*PAGE EXTRACT*:
--- START ---

Commonwealth, Department of Highways v. Prather

STANLEY, Commissioner.

In widening U. S. Highway No. 27 at a point five or six miles south of Somerset, the Department of Highways condemned a strip 45 to 50 feet wide and about 250 feet long of a parcel of land owned by Arthur Prather and wife, containing 5.62 acres, on which there was a building used as a gasoline service station and restaurant. The area taken is about a quarter of an acre. It was paved and contained gasoline pumps. The result of the taking puts the highway nine to fourteen feet from the building. The time of the taking was May 23, 1958.

The appeal is from a judgment of $16,500 compensation. The verdict specified it was $11,375 for the land taken and $5,125 resulting damages. These sums are the same as were fixed by the commissioners of the county court in the initiation of the proceedings and were the máximums permitted by the instructions.

The Highway Department contends on the appeal that the opinions of value expressed by the owners’ witnesses are unsupported by facts and knowledge of comparable sales in the vicinity, hence, the court should have stricken the evidence, with the result that the verdict is far in excess of the values competently proved by the Department.

The decisive character of the cross-appeal requires that it be disposed of first.

--- END ---

*EXERCISE REQUIREMENTS*:
1 – Reproduce the passage of the Prather condemnation opinion from "The appeal is" up to and including "by the instructions.".
2 – According to the Prather condemnation opinion, on what ground does the Highway Department argue that the court should have stricken the owners' witnesses' evidence?
3 – Continue the Prather condemnation opinion from the point at which it stops.

*LISTED RECORDS*:
--- START ---

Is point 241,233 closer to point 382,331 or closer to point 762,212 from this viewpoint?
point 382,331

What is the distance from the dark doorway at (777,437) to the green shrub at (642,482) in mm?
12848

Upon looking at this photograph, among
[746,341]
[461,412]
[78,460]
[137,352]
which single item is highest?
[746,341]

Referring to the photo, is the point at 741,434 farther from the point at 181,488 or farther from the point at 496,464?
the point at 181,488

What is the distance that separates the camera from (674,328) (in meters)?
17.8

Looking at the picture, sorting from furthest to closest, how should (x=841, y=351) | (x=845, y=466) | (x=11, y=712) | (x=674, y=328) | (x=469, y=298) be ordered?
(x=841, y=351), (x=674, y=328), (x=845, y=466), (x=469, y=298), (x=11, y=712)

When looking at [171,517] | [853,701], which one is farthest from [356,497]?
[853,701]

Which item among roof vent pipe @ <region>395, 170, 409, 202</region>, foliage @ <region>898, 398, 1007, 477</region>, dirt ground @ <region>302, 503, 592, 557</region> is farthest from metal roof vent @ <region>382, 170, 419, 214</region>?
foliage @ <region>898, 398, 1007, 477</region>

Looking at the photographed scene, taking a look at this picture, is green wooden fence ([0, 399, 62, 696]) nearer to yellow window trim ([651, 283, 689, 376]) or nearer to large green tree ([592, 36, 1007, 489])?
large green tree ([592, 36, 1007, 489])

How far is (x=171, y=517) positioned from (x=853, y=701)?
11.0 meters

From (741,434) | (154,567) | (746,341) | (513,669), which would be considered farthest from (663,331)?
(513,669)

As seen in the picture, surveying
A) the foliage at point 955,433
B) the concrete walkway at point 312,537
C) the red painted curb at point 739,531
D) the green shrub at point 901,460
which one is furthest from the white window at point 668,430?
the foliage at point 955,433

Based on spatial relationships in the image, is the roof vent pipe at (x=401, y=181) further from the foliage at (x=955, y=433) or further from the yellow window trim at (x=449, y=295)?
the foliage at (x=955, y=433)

--- END ---

*ANSWER LIST*:
1 –
The appeal is from a judgment of $16,500 compensation. The verdict specified it was $11,375 for the land taken and $5,125 resulting damages. These sums are the same as were fixed by the commissioners of the county court in the initiation of the proceedings and were the máximums permitted by the instructions.

2 – The Department contends that the value opinions offered by the owners' witnesses were not supported by facts or by knowledge of comparable sales in the vicinity. It argues that the evidence should therefore have been stricken, and that as a result the verdict far exceeds the values competently proved by the Department.

3 –
A previous trial resulted in a verdict of $20,000. It was set aside on the ground that as the owners had not filed an appeal or exceptions in the circuit court from the county court judgment confirming and adjudicating the report of the commissioners (as the Department had done), they were not entitled to recover more than the sum so adjudged, namely, $16,500. After return of the second verdict the landowners moved to substitute the first one and render judgment on it, and the court overruled the motion.

The cross-appellants recognize that where the landowner fails to appeal or cross-appeal to the circuit court or to file exceptions in that court upon stated grounds, he may not complain; or, if he *120fails to state a specific ground of exception, he is bound by the county court judgment as to it. KRS 177.087; Bullitt v. Commonwealth, Ky., 298 S.W.2d 290; Commonwealth, Department of Highways v. Wilkins, Ky., 320 S.W.2d 125; Commonwealth v. Mayo, Ky., 324 S.W.2d 802. The landowners did not file an appeal or cross-appeal in the circuit court. They had filed in the county court an “Answer and Exceptions to Report of Commissioners” in which they admitted the Department’s right to condemn the property but denied that $16,-500 was the total value of the property taken and resulting damages and alleged the values and damages sustained were $40,000. The cross-appellants contend that as this document was in the record transmitted to the circuit court, they are entitled to have it regarded as the equivalent of filing an appeal and exceptions in the circuit court.

The procedure prescribed in condemnation of land is that commissioners appointed by the county court make an appraisement of the fair compensation and file their report in the county court. If the court finds that the petitioner has the right to condemn the property, it merely confirms the report of valuation and enters judgment accordingly. No issue .of valuations or amount of compensation is there tried. That is done de novo in the circuit court. KRS 177.086; 177.087.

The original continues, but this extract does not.